Y la sagacidad –en muchas ocasiones–, consistía en saber cómo transmitir. Los fotógrafos enviaban sus rollos por avión con el auxilio de pasajeros desconfiados. Los reporteros buscábamos un teléfono en medio del páramo y le dictábamos a un redactor de guardia quien con el auricular entre el hombro y el cogote afectado por la tortícolis, la sordera y el bullicio de la redacción, siempre decía en el peor momento:
–Espérame, voy a cambiar de hoja.
Y todo se iba a cuartillas de papel “revolución”; original y dos copias. Papel carbón y máquinas mecánicas Olivetti o Remington.
Hoy todo es más simple, pero simple no es igual a mejor.
Pensar en un periódico con 3 ediciones diarias –matutino, meridiano, vespertino–, más sus revistas semanales y sus ediciones especiales, hecho a través de la presencia real –no virtual–, cuando se debía ir a todas partes (y además regresar a escribir a la redacción todos los días) porque no había páginas de Internet para ordeñarlas, es imposible ahora.

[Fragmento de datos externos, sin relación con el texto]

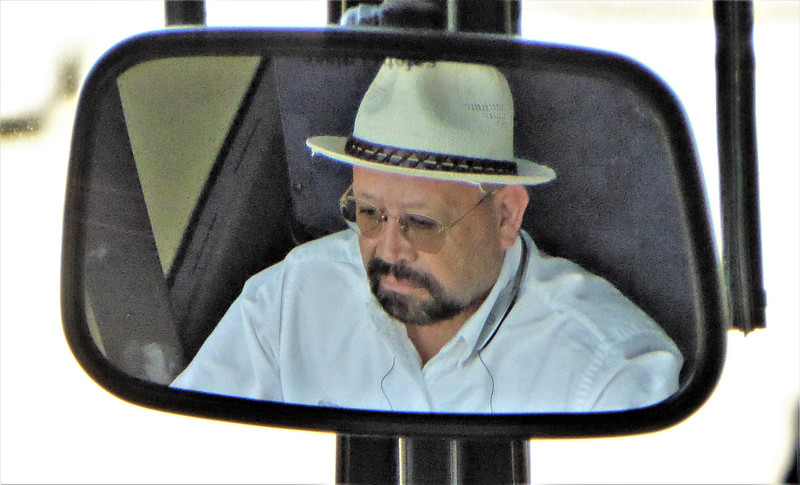 DRIVER MIRRORED by CARROLL GIFFORD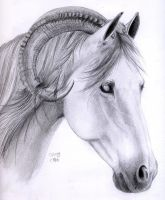 Solven Horse by ManiaAdun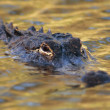 Alligator — Stock Photo #10229012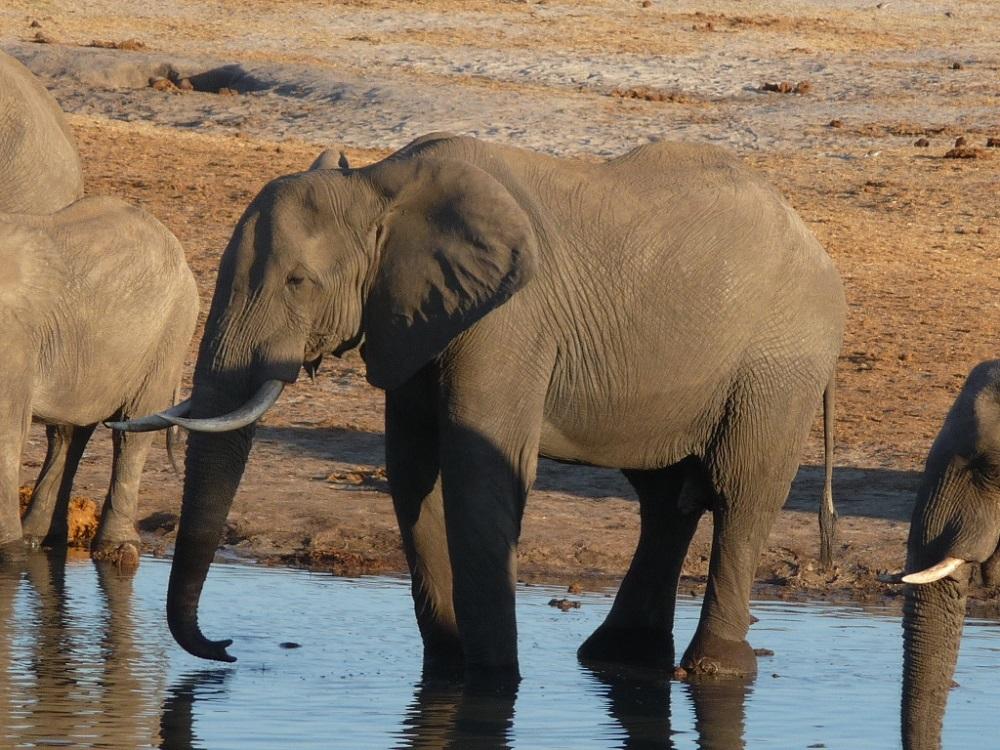 Roaming Fox Hwange elephants 39.JPG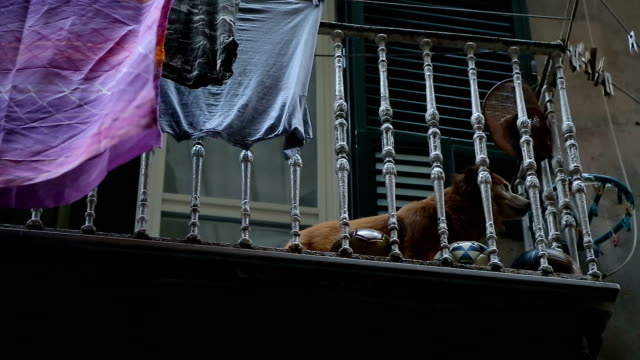 Devoted home dog lying on balcony alone and waiting for its master from work video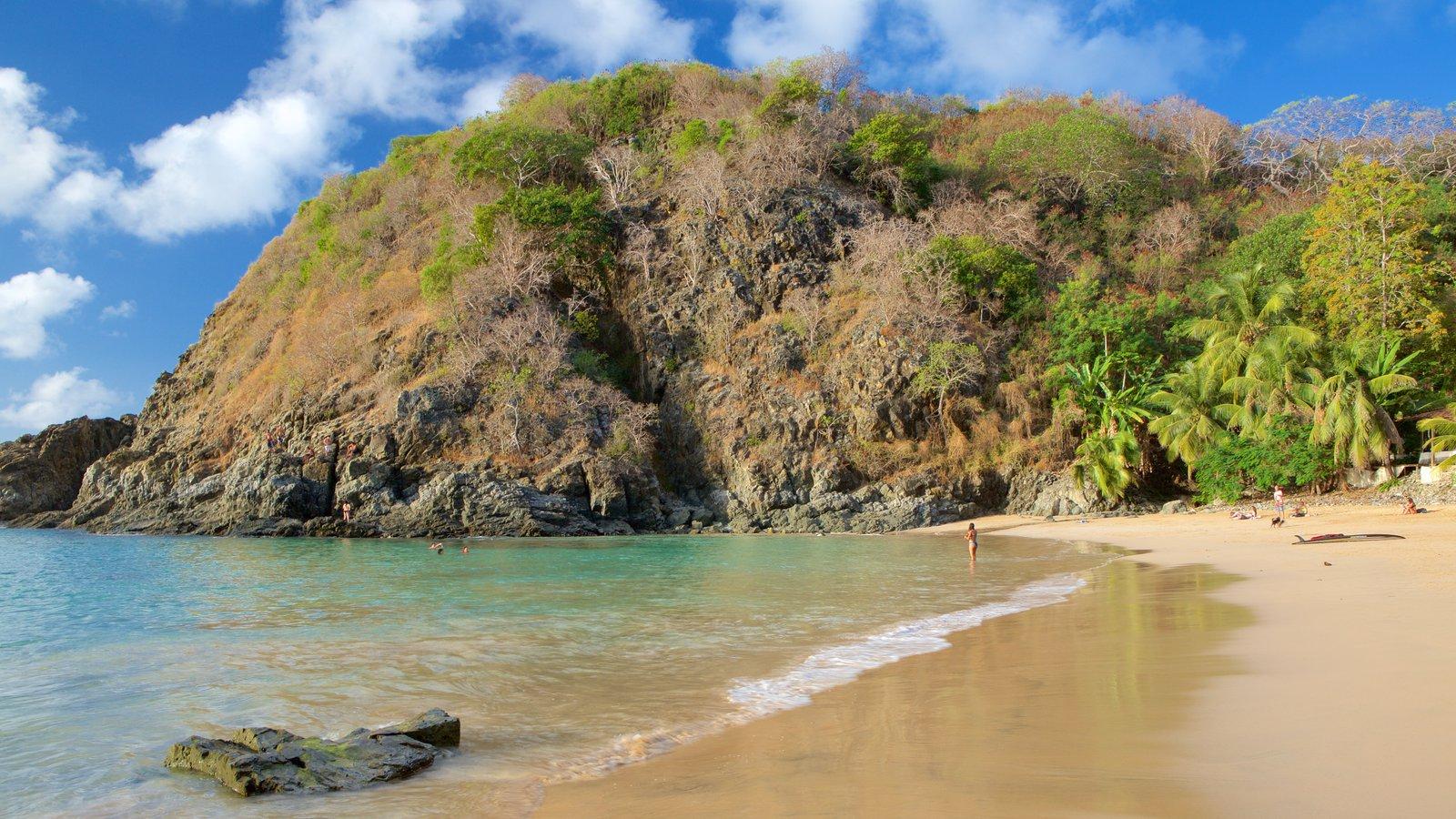 Praia do Cachorro caracterizando paisagens litorâneas, montanhas e uma praia de areia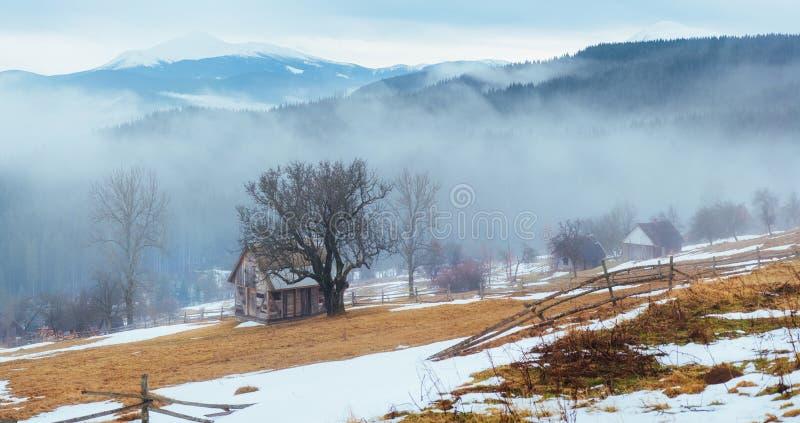 Os últimos dias do inverno nas montanhas de Ucrânia, névoa grossa carpathians imagem de stock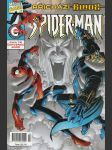 Spider-Man 12 - náhled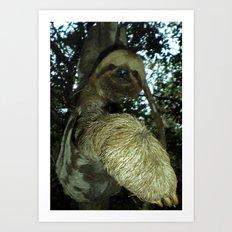The sloth Art Print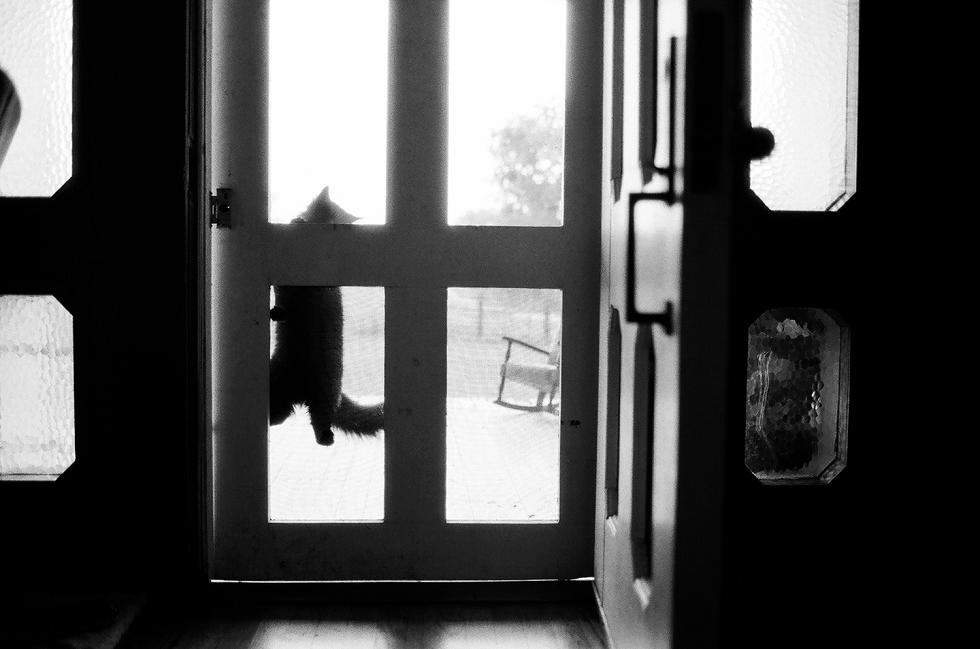 Mae Burke Motherhood Photographer Everyday Moments on Film-14.JPG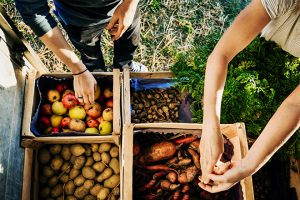The Growing Organics Market Presents a Natural Investment Opportunity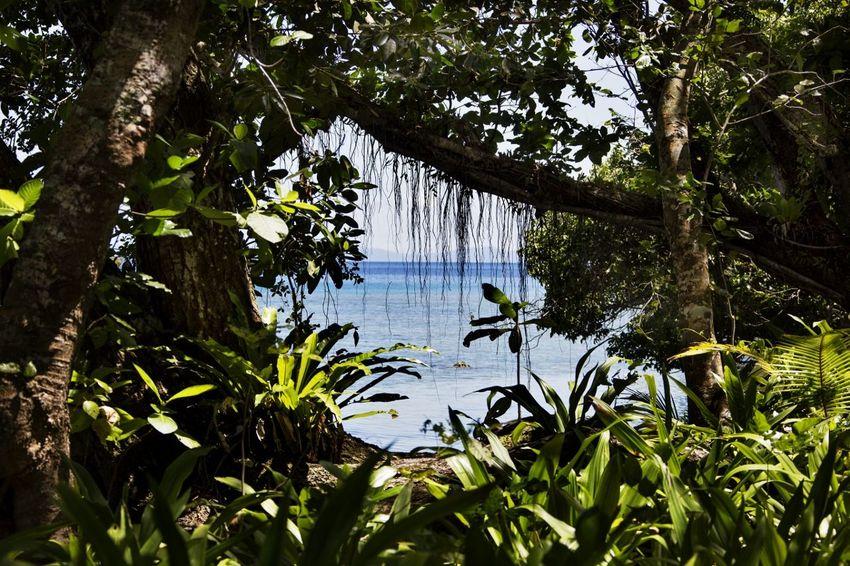 Paradise found Alotau Beach Photography EyeEmNewHere Milne Bay Papua New Guinea South Pacific Aqua Water Cuscus Possum Paradise Beach Reef View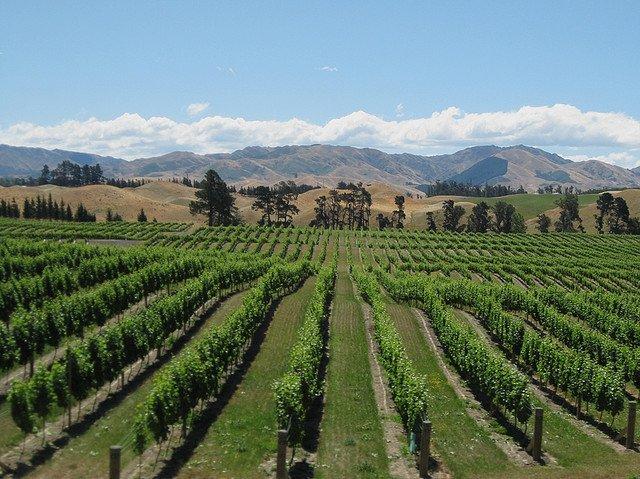 Wine region New Zealand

Nadie podría sostener un sistema de rotativas incansables, trabajando a todas horas para soltar toneladas de papel desde la calle Bucareli, es una imagen hoy inimaginable.
En aquellos tiempos no existía como tal el “Derecho a la Información”. Mucho menos los institutos u oficinas con mandato legal de proporcionarla por exigencias de la “transparencia” ni mucho menos los “derechos” de las audiencias. Pura demagogia. Hoy los periodistas ya no necesitan investigar nada, lo exigen por “transparencia”.
Los archivos están abiertos por ley y todos los pasos de la vida pública quedan registrados en páginas y páginas de compras, salarios, adjudicaciones, contratos. Y aun así la corrupción crece y crece…
Ya no se necesita audacia, nada más paciencia. La última profesión romántica, en cierto modo, se ha terminado.